Poor Louis is not without insight, nor even without the elements of will; some sharpness of temper, spurting at times from a stagnating character. If harmless inertness could save him, it were well; but he will slumber and painfully dream, and to do aught is not given him. Royalist Antiquarians still shew the rooms where Majesty and suite, in these extraordinary circumstances, had their lodging. Here sat the Queen; reading,--for she had her library brought hither, though the King refused his; taking vehement counsel of the vehement uncounselled; sorrowing over altered times; yet with sure hope of better: in her young rosy Boy, has she not the living emblem of hope! It is a murky, working sky; yet with golden gleams--of dawn, or of deeper meteoric night?

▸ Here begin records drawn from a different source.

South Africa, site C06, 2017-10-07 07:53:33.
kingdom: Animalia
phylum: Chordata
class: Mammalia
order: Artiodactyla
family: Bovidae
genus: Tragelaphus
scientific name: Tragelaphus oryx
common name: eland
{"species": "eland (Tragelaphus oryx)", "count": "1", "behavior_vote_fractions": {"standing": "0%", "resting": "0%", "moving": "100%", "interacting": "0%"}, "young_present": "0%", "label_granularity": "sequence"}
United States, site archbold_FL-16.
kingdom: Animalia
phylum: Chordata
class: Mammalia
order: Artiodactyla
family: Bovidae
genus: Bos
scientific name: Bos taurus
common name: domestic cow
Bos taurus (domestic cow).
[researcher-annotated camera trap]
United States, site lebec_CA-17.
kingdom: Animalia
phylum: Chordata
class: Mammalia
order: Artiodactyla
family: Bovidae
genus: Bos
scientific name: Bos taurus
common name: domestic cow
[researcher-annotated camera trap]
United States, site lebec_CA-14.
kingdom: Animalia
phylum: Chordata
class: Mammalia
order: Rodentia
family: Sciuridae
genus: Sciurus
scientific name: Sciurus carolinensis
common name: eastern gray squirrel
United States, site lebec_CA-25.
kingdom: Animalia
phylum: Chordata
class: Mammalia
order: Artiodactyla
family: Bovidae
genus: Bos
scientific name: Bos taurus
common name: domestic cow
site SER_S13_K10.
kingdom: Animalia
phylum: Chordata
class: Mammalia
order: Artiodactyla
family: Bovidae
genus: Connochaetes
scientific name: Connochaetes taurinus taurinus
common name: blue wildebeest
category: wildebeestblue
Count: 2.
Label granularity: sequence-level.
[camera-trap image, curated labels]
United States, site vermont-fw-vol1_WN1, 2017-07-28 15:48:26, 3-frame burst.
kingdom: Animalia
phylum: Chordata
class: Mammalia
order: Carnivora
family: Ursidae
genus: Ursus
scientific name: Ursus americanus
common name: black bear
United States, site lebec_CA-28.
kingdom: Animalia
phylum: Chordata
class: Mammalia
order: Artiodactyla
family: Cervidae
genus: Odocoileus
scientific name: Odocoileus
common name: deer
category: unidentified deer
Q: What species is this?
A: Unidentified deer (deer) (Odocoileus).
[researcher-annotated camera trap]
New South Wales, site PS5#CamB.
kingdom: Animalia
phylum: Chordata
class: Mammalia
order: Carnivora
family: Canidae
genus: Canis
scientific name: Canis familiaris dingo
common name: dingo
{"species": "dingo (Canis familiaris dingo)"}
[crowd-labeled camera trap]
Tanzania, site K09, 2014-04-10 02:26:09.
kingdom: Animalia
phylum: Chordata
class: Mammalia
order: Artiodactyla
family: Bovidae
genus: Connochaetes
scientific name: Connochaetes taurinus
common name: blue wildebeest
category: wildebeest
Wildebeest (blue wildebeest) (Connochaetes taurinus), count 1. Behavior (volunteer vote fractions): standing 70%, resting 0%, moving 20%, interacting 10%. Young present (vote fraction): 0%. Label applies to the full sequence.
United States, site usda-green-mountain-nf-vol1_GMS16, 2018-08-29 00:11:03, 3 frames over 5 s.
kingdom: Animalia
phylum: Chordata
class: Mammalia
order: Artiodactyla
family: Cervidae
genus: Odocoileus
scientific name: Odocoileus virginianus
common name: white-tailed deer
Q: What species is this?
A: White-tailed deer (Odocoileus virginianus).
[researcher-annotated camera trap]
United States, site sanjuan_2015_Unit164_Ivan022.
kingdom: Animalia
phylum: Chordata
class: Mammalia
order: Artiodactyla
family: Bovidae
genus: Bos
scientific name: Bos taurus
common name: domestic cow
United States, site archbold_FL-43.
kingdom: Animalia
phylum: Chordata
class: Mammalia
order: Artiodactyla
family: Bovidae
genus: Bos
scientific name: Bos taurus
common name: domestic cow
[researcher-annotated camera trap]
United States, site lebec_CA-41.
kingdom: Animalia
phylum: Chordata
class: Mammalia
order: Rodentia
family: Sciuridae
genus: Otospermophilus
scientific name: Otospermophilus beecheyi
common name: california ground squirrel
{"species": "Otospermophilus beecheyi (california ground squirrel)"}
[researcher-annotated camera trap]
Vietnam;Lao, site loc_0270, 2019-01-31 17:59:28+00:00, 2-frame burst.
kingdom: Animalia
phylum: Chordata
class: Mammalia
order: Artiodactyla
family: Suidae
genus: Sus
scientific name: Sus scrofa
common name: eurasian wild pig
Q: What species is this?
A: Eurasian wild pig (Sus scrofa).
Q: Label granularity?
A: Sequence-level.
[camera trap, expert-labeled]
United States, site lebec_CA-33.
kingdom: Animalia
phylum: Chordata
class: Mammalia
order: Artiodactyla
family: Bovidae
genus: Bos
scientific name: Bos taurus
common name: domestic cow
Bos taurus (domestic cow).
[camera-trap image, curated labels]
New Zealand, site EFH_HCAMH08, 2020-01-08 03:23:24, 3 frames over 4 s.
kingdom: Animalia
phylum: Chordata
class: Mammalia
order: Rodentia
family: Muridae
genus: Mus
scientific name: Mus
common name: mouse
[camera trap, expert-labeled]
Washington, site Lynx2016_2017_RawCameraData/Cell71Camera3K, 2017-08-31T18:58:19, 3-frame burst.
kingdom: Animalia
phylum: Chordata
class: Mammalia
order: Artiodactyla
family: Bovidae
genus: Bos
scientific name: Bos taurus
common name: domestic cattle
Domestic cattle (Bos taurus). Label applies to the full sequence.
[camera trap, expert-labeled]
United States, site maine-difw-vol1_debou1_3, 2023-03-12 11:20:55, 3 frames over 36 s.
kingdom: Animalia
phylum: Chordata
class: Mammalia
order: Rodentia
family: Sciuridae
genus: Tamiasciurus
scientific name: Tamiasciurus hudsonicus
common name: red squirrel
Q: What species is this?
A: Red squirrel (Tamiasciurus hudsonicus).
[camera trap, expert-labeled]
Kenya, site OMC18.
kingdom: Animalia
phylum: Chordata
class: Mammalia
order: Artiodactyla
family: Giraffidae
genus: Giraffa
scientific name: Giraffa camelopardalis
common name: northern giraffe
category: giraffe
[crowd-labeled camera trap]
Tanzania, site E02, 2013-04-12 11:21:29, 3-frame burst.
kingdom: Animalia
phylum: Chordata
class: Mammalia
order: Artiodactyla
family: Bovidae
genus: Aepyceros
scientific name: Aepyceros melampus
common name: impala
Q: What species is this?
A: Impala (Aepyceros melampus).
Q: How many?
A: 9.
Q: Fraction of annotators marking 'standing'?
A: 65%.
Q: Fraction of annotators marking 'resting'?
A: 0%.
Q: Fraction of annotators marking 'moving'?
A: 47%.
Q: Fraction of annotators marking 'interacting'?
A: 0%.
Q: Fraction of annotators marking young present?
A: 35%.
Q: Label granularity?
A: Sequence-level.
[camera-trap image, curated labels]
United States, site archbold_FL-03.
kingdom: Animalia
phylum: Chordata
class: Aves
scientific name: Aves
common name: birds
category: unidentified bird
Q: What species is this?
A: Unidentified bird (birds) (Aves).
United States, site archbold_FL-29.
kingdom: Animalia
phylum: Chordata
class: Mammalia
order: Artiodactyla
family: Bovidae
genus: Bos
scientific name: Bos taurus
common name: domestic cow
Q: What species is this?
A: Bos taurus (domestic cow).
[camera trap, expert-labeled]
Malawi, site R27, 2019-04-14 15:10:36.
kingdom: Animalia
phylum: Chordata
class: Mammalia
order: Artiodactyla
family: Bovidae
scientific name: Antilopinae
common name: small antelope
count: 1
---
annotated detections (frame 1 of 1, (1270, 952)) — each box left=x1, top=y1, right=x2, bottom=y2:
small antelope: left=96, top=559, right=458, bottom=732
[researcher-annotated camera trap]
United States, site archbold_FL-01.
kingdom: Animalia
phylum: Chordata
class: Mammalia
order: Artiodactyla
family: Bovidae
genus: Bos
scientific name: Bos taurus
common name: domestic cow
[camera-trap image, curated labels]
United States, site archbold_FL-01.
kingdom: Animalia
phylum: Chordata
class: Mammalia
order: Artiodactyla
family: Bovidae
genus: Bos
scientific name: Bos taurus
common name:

Here again this chamber, on the other side of the main entrance, was the King's: here his Majesty breakfasted, and did official work; here daily after breakfast he received the Queen; sometimes in pathetic friendliness; sometimes in human sulkiness, for flesh is weak; and, when questioned about business would answer: "Madame, your business is with the children." Nay, Sire, were it not better you, your Majesty's self, took the children? So asks impartial History; scornful that the thicker vessel was not also the stronger; pity- struck for the porcelain-clay of humanity rather than for the tile-clay,-- though indeed both were broken!
So, however, in this Medicean Tuileries, shall the French King and Queen now sit, for one-and-forty months; and see a wild-fermenting France work out its own destiny, and theirs. Months bleak, ungenial, of rapid vicissitude; yet with a mild pale splendour, here and there: as of an April that were leading to leafiest Summer; as of an October that led only to everlasting Frost. Medicean Tuileries, how changed since it was a peaceful Tile field! Or is the ground itself fate-stricken, accursed: an Atreus' Palace; for that Louvre window is still nigh, out of which a Capet, whipt of the Furies, fired his signal of the Saint Bartholomew! Dark is the way of the Eternal as mirrored in this world of Time: God's way is in the sea, and His path in the great deep.